When to Stop Resharpening Carbide Blades

When to Stop Resharpening Carbide Blades

Is there a time when is no longer cost-effective to have carbide blades (80 tooth, 10″ dia.) resharpened? I have a blade that has been resharpened at least 10 times in the last 15 years, and it seems to me that the sharpness does not last as long as before. Thanks. – Jim Dalton

John McInerney:
 Carbide-tipped blades have a “plate” (steel plate body) thickness measurement and a “kerf” (carbide tooth) measurement. The kerf is always proud of the plate, and this measurable difference is called “side clearance.” A good saw sharpener will service a blade by grinding the individual teeth on the “top,” the “face” and the “sides,” always removing some measurable amount of carbide with each pass of the diamond wheel. After multiple resharpenings, the side clearance gets diminished as it approaches the thickness of the plate. Many people decide to continue to have their blades resharpened. However, all the saw shop can do at this point is “face grind” the tooth, as there must be some side clearance in order for the blade to cut properly. Everything has a lifespan, even saw blades. It might be time for you to invest in a new blade.
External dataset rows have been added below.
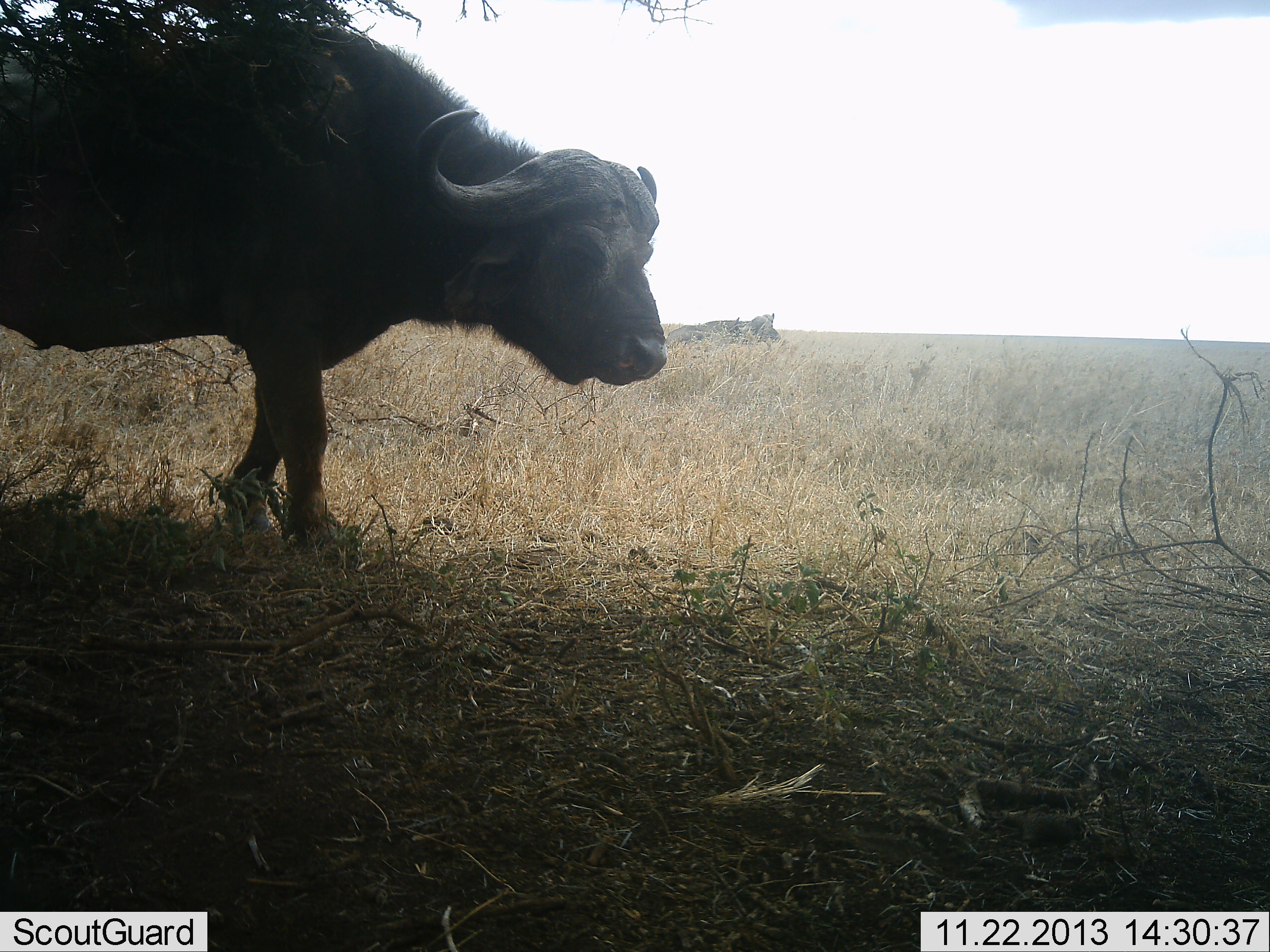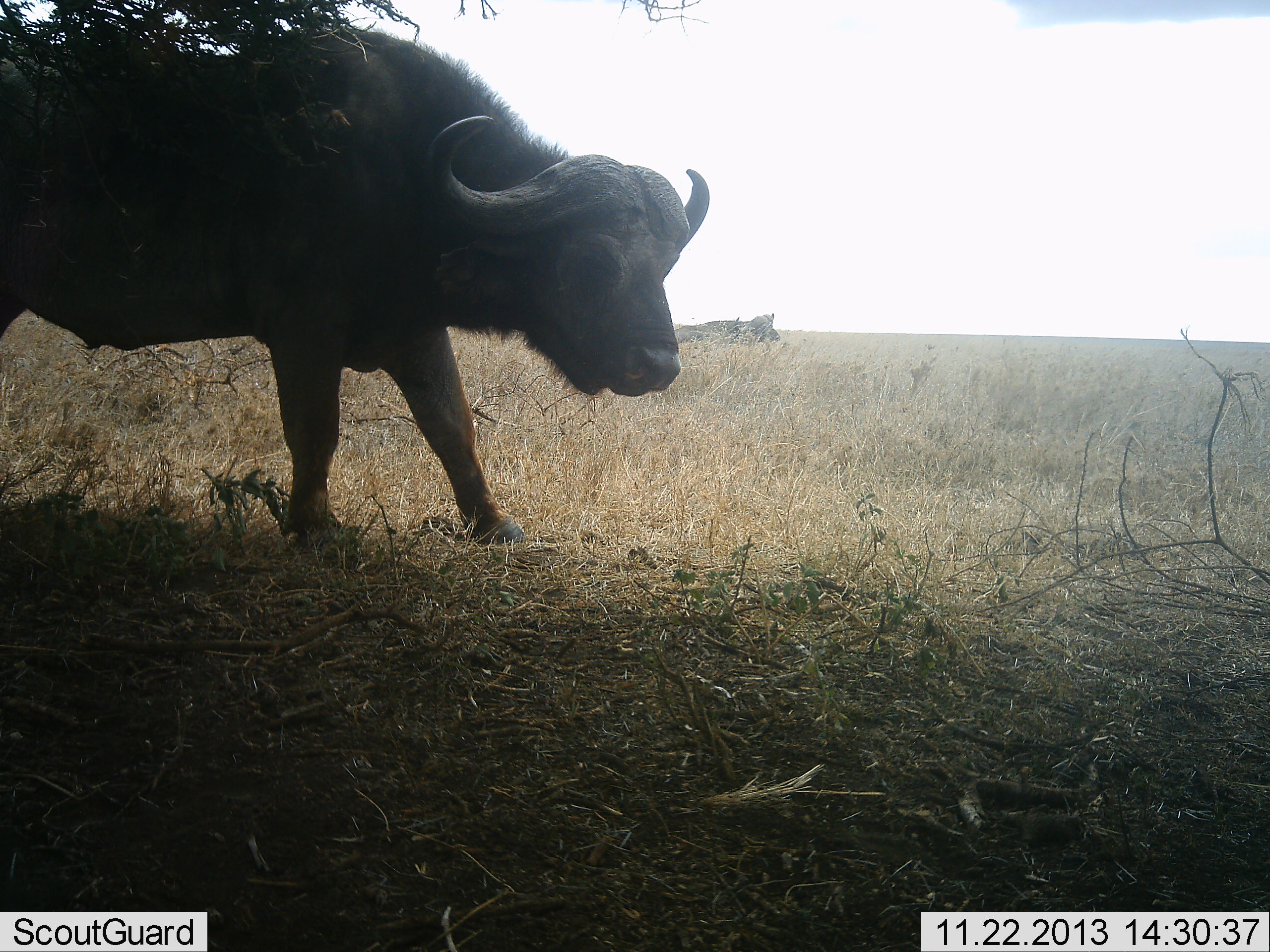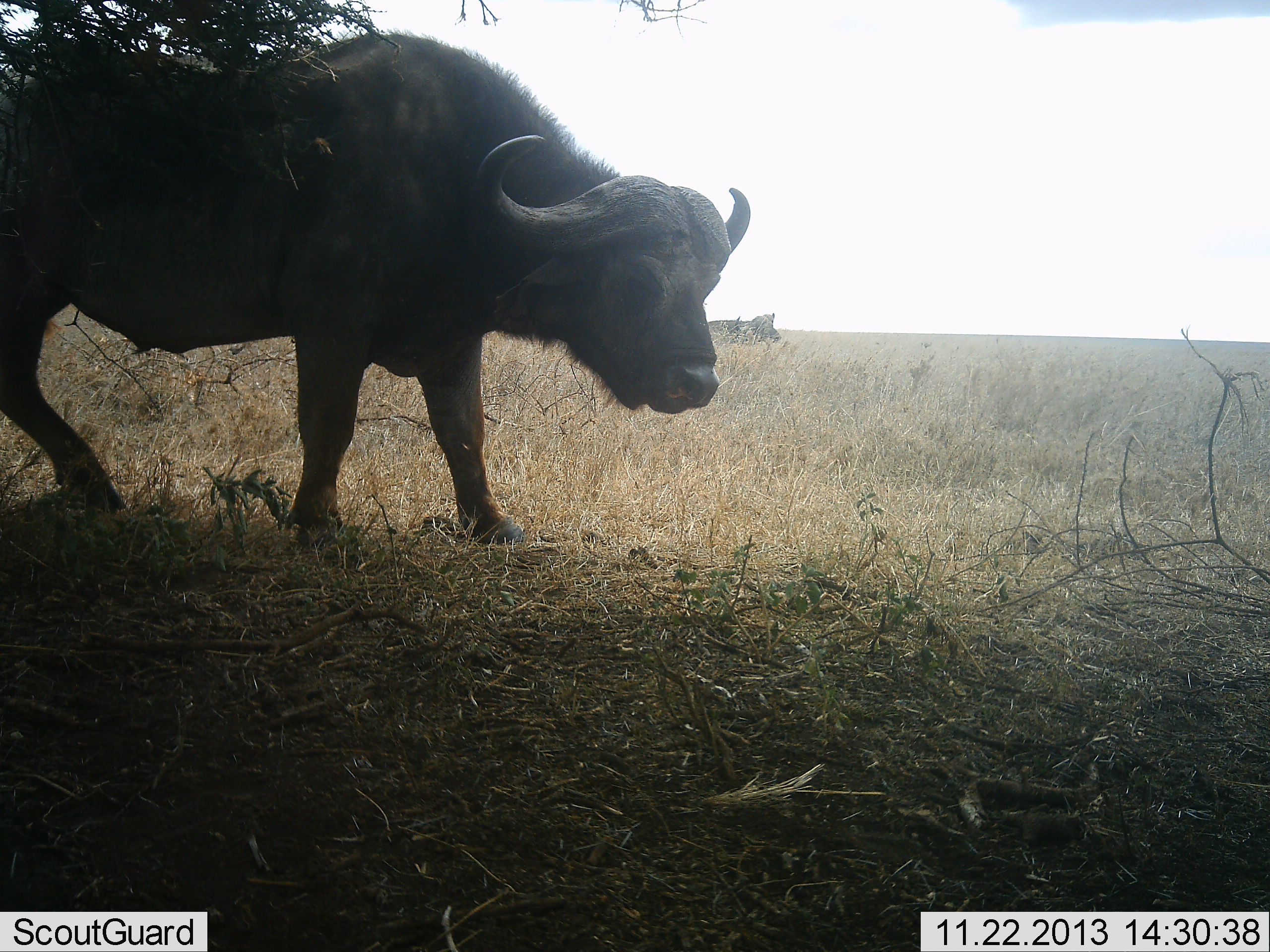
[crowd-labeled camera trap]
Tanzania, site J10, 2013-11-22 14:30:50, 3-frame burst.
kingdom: Animalia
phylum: Chordata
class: Mammalia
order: Artiodactyla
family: Bovidae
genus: Syncerus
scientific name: Syncerus caffer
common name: cape buffalo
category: buffalo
Buffalo (cape buffalo) (Syncerus caffer), count 1. Behavior (volunteer vote fractions): standing 40%, resting 0%, moving 60%, interacting 0%. Young present (vote fraction): 0%. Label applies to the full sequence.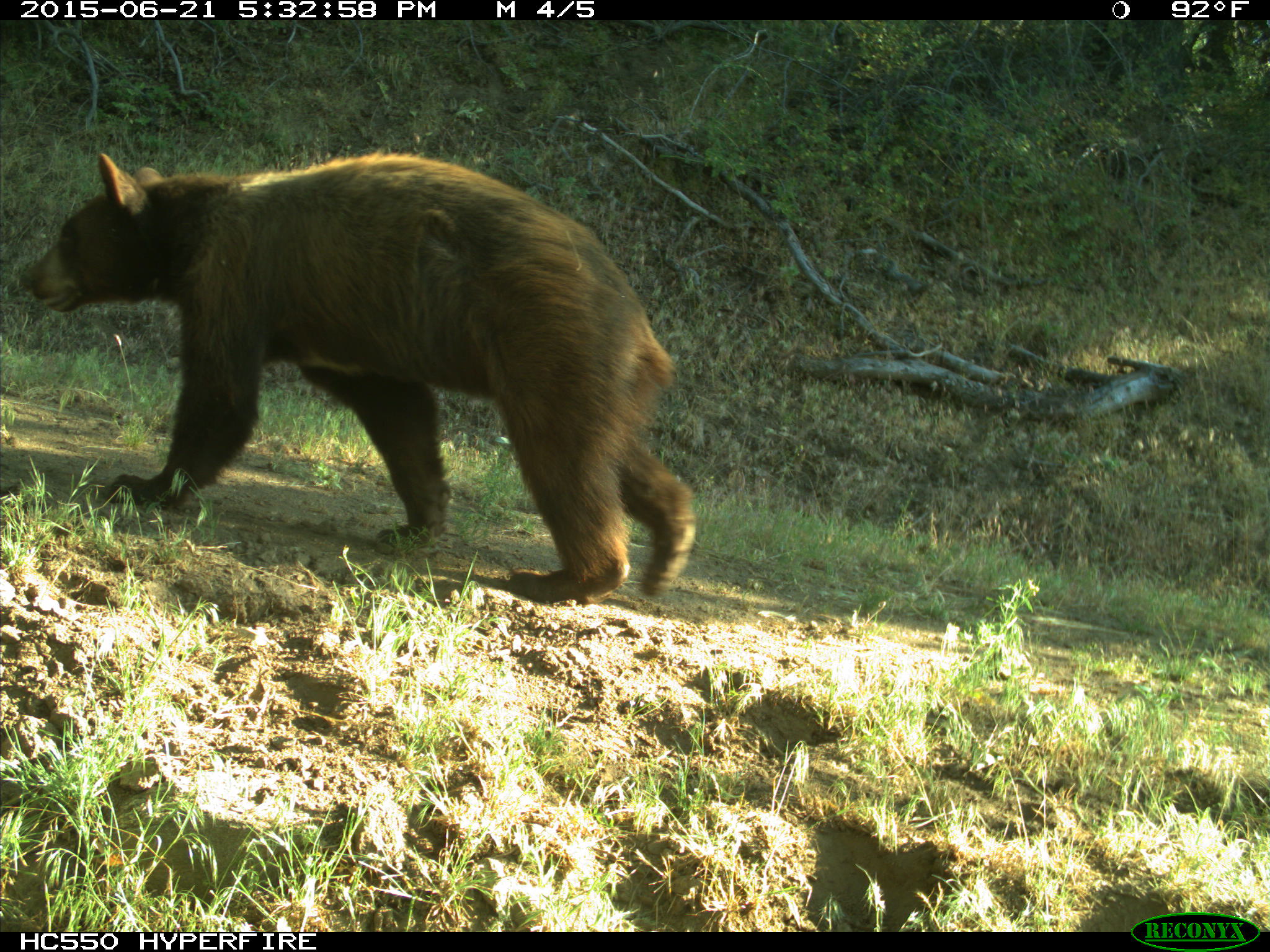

(John McInerney is vice president of sales and marketing for Amana Tool Corporation.)

Chris Marshall: If you do decide to replace your blade instead of sharpening it again, be sure to check out A.J. Hamler’s “Cutting Edge Technology” Shop Test that ran in our April 2011 print issue this year (pages 64 to 68). He takes a closer look at many new blade innovations that are on the market, and you might find just the new blade that meets your needs and pocketbook.